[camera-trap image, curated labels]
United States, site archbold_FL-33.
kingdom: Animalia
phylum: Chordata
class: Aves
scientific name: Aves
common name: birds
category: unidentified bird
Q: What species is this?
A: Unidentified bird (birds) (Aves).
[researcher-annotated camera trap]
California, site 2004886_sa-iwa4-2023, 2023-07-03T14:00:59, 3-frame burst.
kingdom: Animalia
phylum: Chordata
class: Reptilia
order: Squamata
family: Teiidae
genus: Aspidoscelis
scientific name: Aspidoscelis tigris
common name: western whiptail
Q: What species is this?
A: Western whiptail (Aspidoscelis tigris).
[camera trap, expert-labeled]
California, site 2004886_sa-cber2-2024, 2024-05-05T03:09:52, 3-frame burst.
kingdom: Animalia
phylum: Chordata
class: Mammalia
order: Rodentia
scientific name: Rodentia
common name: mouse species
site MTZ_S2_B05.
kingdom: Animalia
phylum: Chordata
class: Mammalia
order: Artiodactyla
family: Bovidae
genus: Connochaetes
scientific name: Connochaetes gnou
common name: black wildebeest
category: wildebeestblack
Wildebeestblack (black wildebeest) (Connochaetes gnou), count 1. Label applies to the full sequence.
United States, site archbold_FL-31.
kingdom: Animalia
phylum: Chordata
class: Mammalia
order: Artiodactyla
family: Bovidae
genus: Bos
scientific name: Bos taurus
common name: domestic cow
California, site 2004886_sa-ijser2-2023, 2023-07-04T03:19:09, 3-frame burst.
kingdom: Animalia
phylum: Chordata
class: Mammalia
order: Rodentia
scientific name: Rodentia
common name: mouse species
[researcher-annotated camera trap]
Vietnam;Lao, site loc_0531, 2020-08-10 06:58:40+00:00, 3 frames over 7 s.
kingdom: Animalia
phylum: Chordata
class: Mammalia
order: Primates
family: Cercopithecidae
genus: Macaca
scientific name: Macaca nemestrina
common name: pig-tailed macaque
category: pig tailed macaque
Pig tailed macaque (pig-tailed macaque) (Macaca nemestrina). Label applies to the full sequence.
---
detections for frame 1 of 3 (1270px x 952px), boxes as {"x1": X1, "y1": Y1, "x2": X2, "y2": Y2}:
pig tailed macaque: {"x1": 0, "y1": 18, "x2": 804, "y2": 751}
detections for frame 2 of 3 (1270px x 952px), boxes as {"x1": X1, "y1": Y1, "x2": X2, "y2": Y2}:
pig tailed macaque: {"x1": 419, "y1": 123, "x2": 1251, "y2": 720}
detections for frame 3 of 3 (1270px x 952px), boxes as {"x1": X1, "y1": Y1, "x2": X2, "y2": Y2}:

▶ ACTION ITEM
Would you output the material above once more, exactly as given?

▶ YOUR RESPONSE
[camera-trap image, curated labels]
United States, site archbold_FL-33.
kingdom: Animalia
phylum: Chordata
class: Aves
scientific name: Aves
common name: birds
category: unidentified bird
Q: What species is this?
A: Unidentified bird (birds) (Aves).
[researcher-annotated camera trap]
California, site 2004886_sa-iwa4-2023, 2023-07-03T14:00:59, 3-frame burst.
kingdom: Animalia
phylum: Chordata
class: Reptilia
order: Squamata
family: Teiidae
genus: Aspidoscelis
scientific name: Aspidoscelis tigris
common name: western whiptail
Q: What species is this?
A: Western whiptail (Aspidoscelis tigris).
[camera trap, expert-labeled]
California, site 2004886_sa-cber2-2024, 2024-05-05T03:09:52, 3-frame burst.
kingdom: Animalia
phylum: Chordata
class: Mammalia
order: Rodentia
scientific name: Rodentia
common name: mouse species
site MTZ_S2_B05.
kingdom: Animalia
phylum: Chordata
class: Mammalia
order: Artiodactyla
family: Bovidae
genus: Connochaetes
scientific name: Connochaetes gnou
common name: black wildebeest
category: wildebeestblack
Wildebeestblack (black wildebeest) (Connochaetes gnou), count 1. Label applies to the full sequence.
United States, site archbold_FL-31.
kingdom: Animalia
phylum: Chordata
class: Mammalia
order: Artiodactyla
family: Bovidae
genus: Bos
scientific name: Bos taurus
common name: domestic cow
California, site 2004886_sa-ijser2-2023, 2023-07-04T03:19:09, 3-frame burst.
kingdom: Animalia
phylum: Chordata
class: Mammalia
order: Rodentia
scientific name: Rodentia
common name: mouse species
[researcher-annotated camera trap]
Vietnam;Lao, site loc_0531, 2020-08-10 06:58:40+00:00, 3 frames over 7 s.
kingdom: Animalia
phylum: Chordata
class: Mammalia
order: Primates
family: Cercopithecidae
genus: Macaca
scientific name: Macaca nemestrina
common name: pig-tailed macaque
category: pig tailed macaque
Pig tailed macaque (pig-tailed macaque) (Macaca nemestrina). Label applies to the full sequence.
---
detections for frame 1 of 3 (1270px x 952px), boxes as {"x1": X1, "y1": Y1, "x2": X2, "y2": Y2}:
pig tailed macaque: {"x1": 0, "y1": 18, "x2": 804, "y2": 751}
detections for frame 2 of 3 (1270px x 952px), boxes as {"x1": X1, "y1": Y1, "x2": X2, "y2": Y2}:
pig tailed macaque: {"x1": 419, "y1": 123, "x2": 1251, "y2": 720}
detections for frame 3 of 3 (1270px x 952px), boxes as {"x1": X1, "y1": Y1, "x2": X2, "y2": Y2}:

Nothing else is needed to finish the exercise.